Netanyahu's coalition is rife with such morally-objectionable characters.
Albert Einstein, along with other Jewish luminaries, including Hannah Arendt, published a letter in the New York Times on December 4, 1948. That was only a few months after Israel had declared its independence and as hundreds of Palestinian villages were being actively demolished after their inhabitants were expelled.
The letter denounced Israel's newly-founded Herut party and its young leader, Menachem Begin.
Herut was carved out of the Irgun terrorist gang, famous for its many massacres against Palestinian Arab communities leading up to the Nakba, the catastrophic ethnic cleansing of the Palestinian people from their historic homeland in 1947-48.
In the letter, Einstein, and others described Herut (Freedom) party as a "political party closely akin in its organization, methods, political philosophy and social appeal to Nazi and Fascist parties."
For a letter of this nature to appear a mere few years after the end of World War II and the devastation of the Holocaust is a profound indication of the clear chasm that existed among Jewish intellectuals at the time: the Zionists who supported Israel and its violent birth, and those who took the high moral ground and objected to it.
Sadly, the latter group -- although still in existence -- had lost the battle.
Herut later merged with other groups to form the Likud Party.
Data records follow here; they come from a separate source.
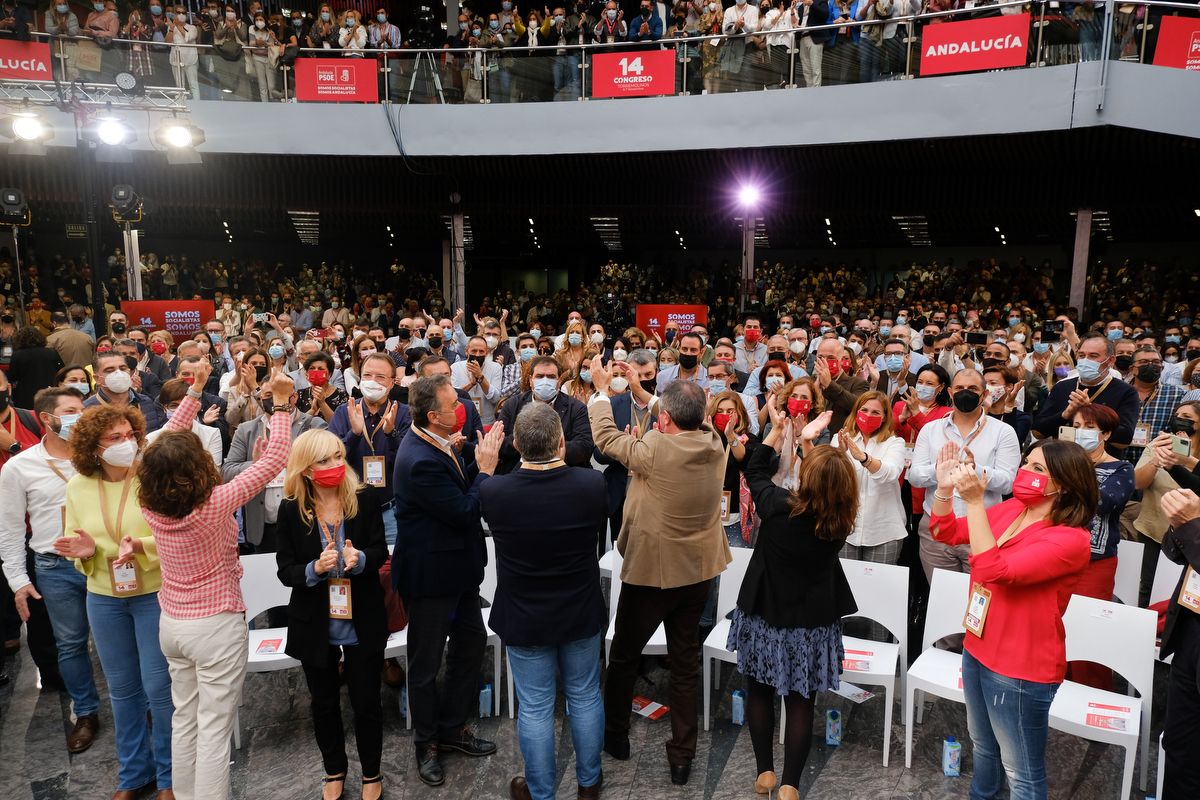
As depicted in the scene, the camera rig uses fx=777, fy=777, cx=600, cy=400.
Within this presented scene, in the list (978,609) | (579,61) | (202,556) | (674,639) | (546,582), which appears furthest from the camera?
(579,61)

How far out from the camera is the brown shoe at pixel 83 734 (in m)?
3.48

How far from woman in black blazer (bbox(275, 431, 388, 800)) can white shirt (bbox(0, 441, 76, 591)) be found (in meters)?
1.19

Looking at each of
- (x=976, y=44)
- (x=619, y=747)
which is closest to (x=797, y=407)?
(x=619, y=747)

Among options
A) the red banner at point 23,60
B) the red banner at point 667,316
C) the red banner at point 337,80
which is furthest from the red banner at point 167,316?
the red banner at point 667,316

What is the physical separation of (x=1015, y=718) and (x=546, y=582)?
1.61 m

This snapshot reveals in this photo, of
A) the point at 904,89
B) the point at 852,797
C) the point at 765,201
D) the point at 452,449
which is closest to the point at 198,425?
the point at 452,449

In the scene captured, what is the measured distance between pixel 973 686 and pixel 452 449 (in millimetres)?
2151

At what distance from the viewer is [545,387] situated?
13.8 feet

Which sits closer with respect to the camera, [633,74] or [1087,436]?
[1087,436]

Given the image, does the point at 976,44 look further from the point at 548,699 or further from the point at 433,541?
the point at 548,699

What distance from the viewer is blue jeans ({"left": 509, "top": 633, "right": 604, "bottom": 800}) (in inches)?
114

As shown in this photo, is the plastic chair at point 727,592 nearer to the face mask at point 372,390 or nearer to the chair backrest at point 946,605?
the chair backrest at point 946,605

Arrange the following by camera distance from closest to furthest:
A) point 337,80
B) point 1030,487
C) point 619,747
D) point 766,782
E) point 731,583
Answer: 1. point 1030,487
2. point 766,782
3. point 619,747
4. point 731,583
5. point 337,80

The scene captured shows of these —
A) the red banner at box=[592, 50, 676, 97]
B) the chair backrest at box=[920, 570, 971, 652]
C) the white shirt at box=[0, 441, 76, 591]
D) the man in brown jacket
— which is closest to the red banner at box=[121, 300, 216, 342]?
the red banner at box=[592, 50, 676, 97]
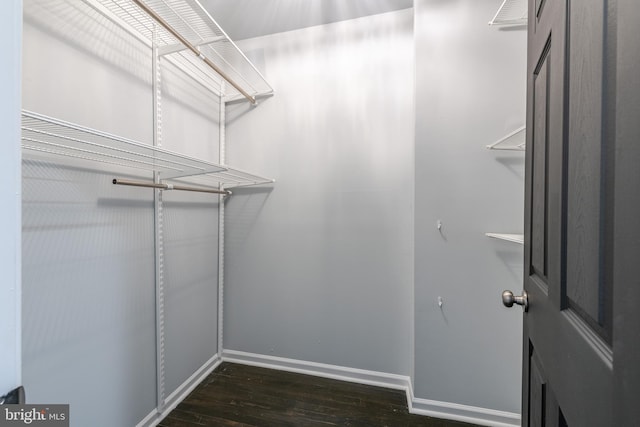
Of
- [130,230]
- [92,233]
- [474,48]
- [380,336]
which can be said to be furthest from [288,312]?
[474,48]

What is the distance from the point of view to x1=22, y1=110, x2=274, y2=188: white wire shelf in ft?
2.50

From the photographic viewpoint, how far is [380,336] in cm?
175

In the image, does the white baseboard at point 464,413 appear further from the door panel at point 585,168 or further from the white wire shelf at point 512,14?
the white wire shelf at point 512,14

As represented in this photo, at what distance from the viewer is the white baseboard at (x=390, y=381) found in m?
1.43

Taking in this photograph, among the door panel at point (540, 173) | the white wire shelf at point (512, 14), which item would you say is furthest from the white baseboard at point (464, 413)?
the white wire shelf at point (512, 14)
Begin received the Nobel Peace Prize and the Likud is now the leading party in Israel's most right-wing government coalition. The "Nazi and Fascist"-like philosophy of Herut has prevailed, and it now engulfs and defines mainstream society in Israel.
This right-wing tendency is even more pronounced among young Israelis than previous generations.
Prime Minister Benjamin Netanyahu is the leader of Begin's party, the Likud. His current coalition includes Russian-born Defense Minister, Avigdor Lieberman, founder of the ultra-nationalist party, Yisrael Beiteinu.
In response to ongoing popular protests by besieged Palestinians in Gaza, and in justification of the high number of deaths and injuries inflicted on the unarmed protesters by the Israeli army, Lieberman argued that "there are no innocent people in Gaza."
When the Defense Minister of a country espouses this kind of belief, one can hardly be shocked that Israeli snipers are shooting Palestinian youngsters, while cheering on camera as they hit their target.